Every nowhere is somewhere.
David Mitchell, Cloud Atlas (2004)
Mit den Jahren verliert man den Überblick. Mit den Jahren fällt es immer schwerer, sich an all die Menschen zu erinnern, die man bereits in seinem Haus willkommen geheißen, denen man auf der Suche nach einem Welpen ein offenes Ohr und einen Kaffee angeboten hat. Diejenigen, die geblieben sind, hat man freilich in bester Erinnerung, und kann ohne groß nachzudenken auch nach Jahren noch Geschichten über die erste Begegnung erzählen. Aber wie vielen Welpeninteressenten schenkt man als Züchter seine Zeit und Aufmerksamkeit, um nach dem ersten Besuch nie wieder von ihnen zu hören? Manch einer ruft an, schreibt, dass der Zeitpunkt nicht richtig, das Gefühl bei einem anderen Züchter besser oder zu guter Letzt ein Border Collie doch nicht die richtige Rasse gewesen sei. Die meisten verschwinden aber genauso unvermittelt, wie ihre Anfrage im Posteingang lag: Gesichter, an die man sich kaum noch erinnert – ein Teil der Geschichte, der keine eigene Geschichte mehr hat.

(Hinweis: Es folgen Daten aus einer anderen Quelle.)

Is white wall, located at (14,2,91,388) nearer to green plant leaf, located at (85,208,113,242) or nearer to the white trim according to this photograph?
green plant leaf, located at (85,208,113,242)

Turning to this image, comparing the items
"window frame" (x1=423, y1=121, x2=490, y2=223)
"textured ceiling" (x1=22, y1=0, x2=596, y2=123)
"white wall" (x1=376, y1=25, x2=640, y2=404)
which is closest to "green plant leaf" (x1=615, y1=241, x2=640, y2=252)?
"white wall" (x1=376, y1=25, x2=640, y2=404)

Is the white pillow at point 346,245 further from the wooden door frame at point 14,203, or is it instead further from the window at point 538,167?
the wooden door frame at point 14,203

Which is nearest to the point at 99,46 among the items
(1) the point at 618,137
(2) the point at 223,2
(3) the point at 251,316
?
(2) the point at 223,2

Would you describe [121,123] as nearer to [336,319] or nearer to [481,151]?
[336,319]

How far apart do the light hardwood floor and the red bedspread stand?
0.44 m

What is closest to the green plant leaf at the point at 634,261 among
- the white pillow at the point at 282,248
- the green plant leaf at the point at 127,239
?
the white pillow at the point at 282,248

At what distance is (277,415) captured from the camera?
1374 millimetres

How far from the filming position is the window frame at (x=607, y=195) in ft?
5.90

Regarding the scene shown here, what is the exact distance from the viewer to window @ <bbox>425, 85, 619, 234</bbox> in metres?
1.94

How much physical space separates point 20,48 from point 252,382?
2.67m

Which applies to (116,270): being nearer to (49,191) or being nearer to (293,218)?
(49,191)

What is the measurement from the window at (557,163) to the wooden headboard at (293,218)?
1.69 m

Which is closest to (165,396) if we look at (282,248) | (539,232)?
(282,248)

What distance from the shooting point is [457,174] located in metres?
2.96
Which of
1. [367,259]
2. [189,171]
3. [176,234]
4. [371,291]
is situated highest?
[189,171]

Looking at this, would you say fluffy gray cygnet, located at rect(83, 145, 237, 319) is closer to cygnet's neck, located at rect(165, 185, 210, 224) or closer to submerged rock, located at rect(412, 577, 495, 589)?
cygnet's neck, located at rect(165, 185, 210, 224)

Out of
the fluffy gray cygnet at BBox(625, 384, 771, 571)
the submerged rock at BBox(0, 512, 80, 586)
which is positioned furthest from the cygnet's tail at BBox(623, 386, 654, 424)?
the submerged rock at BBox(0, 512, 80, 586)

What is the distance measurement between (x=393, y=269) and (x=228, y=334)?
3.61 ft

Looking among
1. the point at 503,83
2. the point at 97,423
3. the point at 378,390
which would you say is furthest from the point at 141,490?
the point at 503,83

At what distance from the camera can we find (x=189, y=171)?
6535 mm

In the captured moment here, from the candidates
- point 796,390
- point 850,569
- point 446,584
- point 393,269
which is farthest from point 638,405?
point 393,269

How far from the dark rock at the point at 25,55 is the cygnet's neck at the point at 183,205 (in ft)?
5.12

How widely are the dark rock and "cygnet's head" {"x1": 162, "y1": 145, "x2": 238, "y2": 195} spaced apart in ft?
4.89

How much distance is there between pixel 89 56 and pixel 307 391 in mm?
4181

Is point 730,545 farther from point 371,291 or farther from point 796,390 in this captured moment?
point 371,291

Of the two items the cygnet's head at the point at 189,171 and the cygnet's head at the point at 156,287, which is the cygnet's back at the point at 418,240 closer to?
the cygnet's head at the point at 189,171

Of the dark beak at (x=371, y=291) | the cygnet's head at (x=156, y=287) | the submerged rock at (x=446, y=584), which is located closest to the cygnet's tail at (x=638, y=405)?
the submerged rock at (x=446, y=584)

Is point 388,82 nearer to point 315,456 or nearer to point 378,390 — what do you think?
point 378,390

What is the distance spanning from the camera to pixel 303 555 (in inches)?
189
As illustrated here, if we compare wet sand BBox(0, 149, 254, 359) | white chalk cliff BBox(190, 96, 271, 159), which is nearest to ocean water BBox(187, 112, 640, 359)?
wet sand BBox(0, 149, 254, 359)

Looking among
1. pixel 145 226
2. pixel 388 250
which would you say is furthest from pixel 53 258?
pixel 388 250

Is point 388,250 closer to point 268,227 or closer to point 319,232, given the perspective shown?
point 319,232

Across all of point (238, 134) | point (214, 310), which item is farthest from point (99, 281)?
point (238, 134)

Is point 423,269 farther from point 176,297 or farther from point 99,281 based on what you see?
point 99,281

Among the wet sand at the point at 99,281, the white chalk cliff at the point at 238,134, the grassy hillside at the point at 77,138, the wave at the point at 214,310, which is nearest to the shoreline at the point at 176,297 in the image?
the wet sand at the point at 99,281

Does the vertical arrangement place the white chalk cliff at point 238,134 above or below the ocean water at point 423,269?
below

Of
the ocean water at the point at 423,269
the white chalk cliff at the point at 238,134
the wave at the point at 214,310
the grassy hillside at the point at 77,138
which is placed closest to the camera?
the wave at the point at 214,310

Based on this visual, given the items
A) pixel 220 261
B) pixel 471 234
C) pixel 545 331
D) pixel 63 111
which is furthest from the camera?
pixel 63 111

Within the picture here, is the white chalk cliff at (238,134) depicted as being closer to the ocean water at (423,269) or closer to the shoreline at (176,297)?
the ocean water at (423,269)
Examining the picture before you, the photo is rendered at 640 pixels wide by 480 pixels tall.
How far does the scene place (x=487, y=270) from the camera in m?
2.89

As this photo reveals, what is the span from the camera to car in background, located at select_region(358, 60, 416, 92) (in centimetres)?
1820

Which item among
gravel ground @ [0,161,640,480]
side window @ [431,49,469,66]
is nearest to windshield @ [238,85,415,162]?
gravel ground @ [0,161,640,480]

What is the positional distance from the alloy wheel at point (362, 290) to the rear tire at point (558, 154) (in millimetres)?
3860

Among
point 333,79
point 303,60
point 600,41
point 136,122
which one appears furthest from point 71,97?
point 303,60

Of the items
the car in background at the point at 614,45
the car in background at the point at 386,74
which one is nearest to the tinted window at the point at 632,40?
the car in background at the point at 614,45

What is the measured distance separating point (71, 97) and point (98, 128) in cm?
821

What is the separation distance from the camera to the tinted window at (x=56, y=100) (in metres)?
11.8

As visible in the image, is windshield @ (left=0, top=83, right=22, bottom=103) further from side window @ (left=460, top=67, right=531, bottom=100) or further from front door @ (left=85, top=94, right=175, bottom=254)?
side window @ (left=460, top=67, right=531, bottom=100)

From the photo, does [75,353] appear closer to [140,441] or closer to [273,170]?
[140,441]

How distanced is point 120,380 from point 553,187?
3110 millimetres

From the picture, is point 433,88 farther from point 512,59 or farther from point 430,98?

Susanne und ihre damalige Lebensgefährtin waren vor sieben Jahren die ersten Welpeninteressenten, die wir bei uns begrüßen durften – und auch wenn die Entscheidung damals gegen einen Welpen aus unserer Zucht fiel, erklärt vielleicht der Umstand, dass sie die Ersten waren, warum ich mich auch heute noch lebhaft an diesen Tag erinnern kann. Man könnte nun meinen, dass die beiden – so wie viele andere – danach aus unserem Leben verschwunden wären. Vielleicht wären sie das auch, wenn die Zeit nicht ganz eigene Pläne verfolgt hätte – wenn die Zeit uns nicht insgeheim hätte bedeuten wollen, dass der richtige Welpe erst noch geboren werden, wir selbst noch manche Neugeburt durchleben, uns häuten, den Kokon abstreifen und die Flügel strecken mussten, um bereit zu sein. Es heißt, dass man sich selbst trifft, wenn man nur weit genug reist. Vielleicht trifft man auf dieser Reise aber auch auf ganz andere Dinge. Auf neue Möglichkeiten, neue Menschen, eine neue Liebe. Auf ein ganz neues Leben, vielleicht.
Deins, Fellow. Eures, Susanne. Und alles Glück der Welt.